Copy the data below, swapping "red floral pattern on plate" for "blue floral pattern on plate" everywhere it occurs and leaving all else unchanged.
* Begin Supplied records *
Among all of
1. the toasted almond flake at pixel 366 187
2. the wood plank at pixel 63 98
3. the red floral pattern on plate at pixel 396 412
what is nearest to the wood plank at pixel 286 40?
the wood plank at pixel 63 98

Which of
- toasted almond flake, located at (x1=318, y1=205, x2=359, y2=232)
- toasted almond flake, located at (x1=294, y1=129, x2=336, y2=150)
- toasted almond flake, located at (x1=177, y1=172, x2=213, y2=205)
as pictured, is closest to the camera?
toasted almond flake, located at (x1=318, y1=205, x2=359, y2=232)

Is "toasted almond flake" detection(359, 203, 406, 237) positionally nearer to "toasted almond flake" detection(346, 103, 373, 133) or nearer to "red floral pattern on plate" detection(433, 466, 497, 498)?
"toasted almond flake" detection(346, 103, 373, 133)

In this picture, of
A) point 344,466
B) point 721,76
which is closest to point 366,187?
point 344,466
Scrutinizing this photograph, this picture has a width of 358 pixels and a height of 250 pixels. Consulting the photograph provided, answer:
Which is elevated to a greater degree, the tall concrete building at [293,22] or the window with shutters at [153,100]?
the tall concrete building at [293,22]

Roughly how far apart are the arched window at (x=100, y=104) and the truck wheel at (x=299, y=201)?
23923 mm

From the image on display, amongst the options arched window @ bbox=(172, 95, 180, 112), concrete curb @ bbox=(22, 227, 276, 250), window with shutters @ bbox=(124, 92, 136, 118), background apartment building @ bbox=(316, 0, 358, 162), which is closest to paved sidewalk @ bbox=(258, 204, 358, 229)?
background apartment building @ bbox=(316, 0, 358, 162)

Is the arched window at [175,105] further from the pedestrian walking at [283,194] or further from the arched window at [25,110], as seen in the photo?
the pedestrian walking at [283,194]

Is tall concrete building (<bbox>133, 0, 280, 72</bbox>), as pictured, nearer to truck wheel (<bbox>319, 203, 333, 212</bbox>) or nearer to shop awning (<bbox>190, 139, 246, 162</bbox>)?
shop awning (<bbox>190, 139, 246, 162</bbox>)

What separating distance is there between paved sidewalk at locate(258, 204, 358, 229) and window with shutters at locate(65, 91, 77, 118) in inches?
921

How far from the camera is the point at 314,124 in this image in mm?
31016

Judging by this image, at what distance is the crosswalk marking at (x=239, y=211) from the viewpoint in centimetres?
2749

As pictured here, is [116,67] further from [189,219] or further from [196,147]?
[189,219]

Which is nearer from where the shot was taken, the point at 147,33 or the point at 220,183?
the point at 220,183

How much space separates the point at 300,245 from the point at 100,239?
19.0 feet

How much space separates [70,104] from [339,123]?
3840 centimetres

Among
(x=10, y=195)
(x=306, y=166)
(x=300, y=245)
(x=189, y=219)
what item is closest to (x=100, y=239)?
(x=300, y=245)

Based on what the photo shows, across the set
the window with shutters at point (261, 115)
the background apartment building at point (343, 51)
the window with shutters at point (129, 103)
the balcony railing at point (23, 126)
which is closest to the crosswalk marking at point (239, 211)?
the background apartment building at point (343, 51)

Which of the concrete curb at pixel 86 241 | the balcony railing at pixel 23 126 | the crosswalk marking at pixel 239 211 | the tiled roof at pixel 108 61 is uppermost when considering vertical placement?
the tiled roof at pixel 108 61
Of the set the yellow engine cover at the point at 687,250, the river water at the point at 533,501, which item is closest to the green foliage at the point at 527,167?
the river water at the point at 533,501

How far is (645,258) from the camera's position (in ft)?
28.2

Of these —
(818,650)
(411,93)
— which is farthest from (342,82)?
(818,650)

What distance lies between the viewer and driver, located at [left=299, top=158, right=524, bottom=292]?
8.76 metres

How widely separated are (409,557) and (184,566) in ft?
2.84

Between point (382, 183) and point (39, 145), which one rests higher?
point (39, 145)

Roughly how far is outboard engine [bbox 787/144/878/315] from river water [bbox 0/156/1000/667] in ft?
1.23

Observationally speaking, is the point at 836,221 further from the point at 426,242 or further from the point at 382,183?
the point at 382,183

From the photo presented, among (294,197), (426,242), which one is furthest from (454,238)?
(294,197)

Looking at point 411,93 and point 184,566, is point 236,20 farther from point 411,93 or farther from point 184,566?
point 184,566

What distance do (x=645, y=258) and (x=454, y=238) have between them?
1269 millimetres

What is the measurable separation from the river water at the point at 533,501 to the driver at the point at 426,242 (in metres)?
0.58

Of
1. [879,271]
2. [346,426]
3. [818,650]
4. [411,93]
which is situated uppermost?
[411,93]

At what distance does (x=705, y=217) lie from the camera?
* End Supplied records *
__The completed task__:
Among all of
1. the toasted almond flake at pixel 366 187
2. the wood plank at pixel 63 98
3. the blue floral pattern on plate at pixel 396 412
what is nearest to the wood plank at pixel 286 40?
the wood plank at pixel 63 98

Which of
- toasted almond flake, located at (x1=318, y1=205, x2=359, y2=232)
- toasted almond flake, located at (x1=294, y1=129, x2=336, y2=150)
- toasted almond flake, located at (x1=177, y1=172, x2=213, y2=205)
as pictured, is closest to the camera?
toasted almond flake, located at (x1=318, y1=205, x2=359, y2=232)

Is "toasted almond flake" detection(359, 203, 406, 237) positionally nearer to "toasted almond flake" detection(346, 103, 373, 133) or nearer to "blue floral pattern on plate" detection(433, 466, 497, 498)?
"toasted almond flake" detection(346, 103, 373, 133)

In this picture, of
A) point 344,466
B) point 721,76
which is closest to point 366,187?
point 344,466
Scrutinizing this photograph, this picture has a width of 358 pixels and a height of 250 pixels. Consulting the photograph provided, answer:
Which is elevated to a greater degree, the tall concrete building at [293,22] or the window with shutters at [153,100]?
the tall concrete building at [293,22]

Roughly how far apart are the arched window at (x=100, y=104) and the truck wheel at (x=299, y=201)?
23923 mm

From the image on display, amongst the options arched window @ bbox=(172, 95, 180, 112), concrete curb @ bbox=(22, 227, 276, 250), window with shutters @ bbox=(124, 92, 136, 118), background apartment building @ bbox=(316, 0, 358, 162), which is closest to paved sidewalk @ bbox=(258, 204, 358, 229)?
background apartment building @ bbox=(316, 0, 358, 162)

Is the arched window at [175,105] further from the pedestrian walking at [283,194] or further from the arched window at [25,110], as seen in the photo?
the pedestrian walking at [283,194]

Is tall concrete building (<bbox>133, 0, 280, 72</bbox>), as pictured, nearer to truck wheel (<bbox>319, 203, 333, 212</bbox>) or nearer to shop awning (<bbox>190, 139, 246, 162</bbox>)?
shop awning (<bbox>190, 139, 246, 162</bbox>)

What separating distance is there between paved sidewalk at locate(258, 204, 358, 229) and window with shutters at locate(65, 91, 77, 118) in inches?
921

How far from the camera is the point at 314,124 in this image in mm?
31016

Judging by this image, at what distance is the crosswalk marking at (x=239, y=211) from the viewpoint in centimetres?
2749

As pictured here, is [116,67] further from [189,219] or further from [196,147]?
[189,219]

Which is nearer from where the shot was taken, the point at 147,33 or the point at 220,183?
the point at 220,183

How much space separates the point at 300,245 from the point at 100,239?
19.0 feet

How much space separates [70,104] from [339,123]?
3840 centimetres

Among
(x=10, y=195)
(x=306, y=166)
(x=300, y=245)
(x=189, y=219)
what item is closest to (x=100, y=239)?
(x=300, y=245)

Based on what the photo shows, across the set
the window with shutters at point (261, 115)
the background apartment building at point (343, 51)
the window with shutters at point (129, 103)
the balcony railing at point (23, 126)
which is closest to the crosswalk marking at point (239, 211)?
the background apartment building at point (343, 51)

Which of the concrete curb at pixel 86 241 | the balcony railing at pixel 23 126 | the crosswalk marking at pixel 239 211 | the tiled roof at pixel 108 61 is uppermost when considering vertical placement?
the tiled roof at pixel 108 61
Of the set the yellow engine cover at the point at 687,250, the river water at the point at 533,501, which item is closest to the green foliage at the point at 527,167?
the river water at the point at 533,501

How far is (645,258) from the camera's position (in ft)?
28.2

Of these —
(818,650)
(411,93)
— which is farthest from (342,82)?
(818,650)

What distance lies between the viewer and driver, located at [left=299, top=158, right=524, bottom=292]?
8.76 metres

How widely separated are (409,557) and (184,566) in ft?
2.84

Between point (382, 183) and point (39, 145), which one rests higher?
point (39, 145)

Roughly how far is outboard engine [bbox 787/144/878/315] from river water [bbox 0/156/1000/667] in ft?
1.23

Observationally speaking, is the point at 836,221 further from the point at 426,242 or further from the point at 382,183?
the point at 382,183

From the photo presented, among (294,197), (426,242), which one is furthest from (454,238)?
(294,197)

Looking at point 411,93 and point 184,566, is point 236,20 farther from point 411,93 or farther from point 184,566?
point 184,566

What distance do (x=645, y=258) and (x=454, y=238) have between them?
1269 millimetres

What is the measurable separation from the river water at the point at 533,501 to the driver at the point at 426,242 (in metres)?
0.58

Of
1. [879,271]
2. [346,426]
3. [818,650]
4. [411,93]
which is situated uppermost?
[411,93]

At what distance does (x=705, y=217) lie from the camera?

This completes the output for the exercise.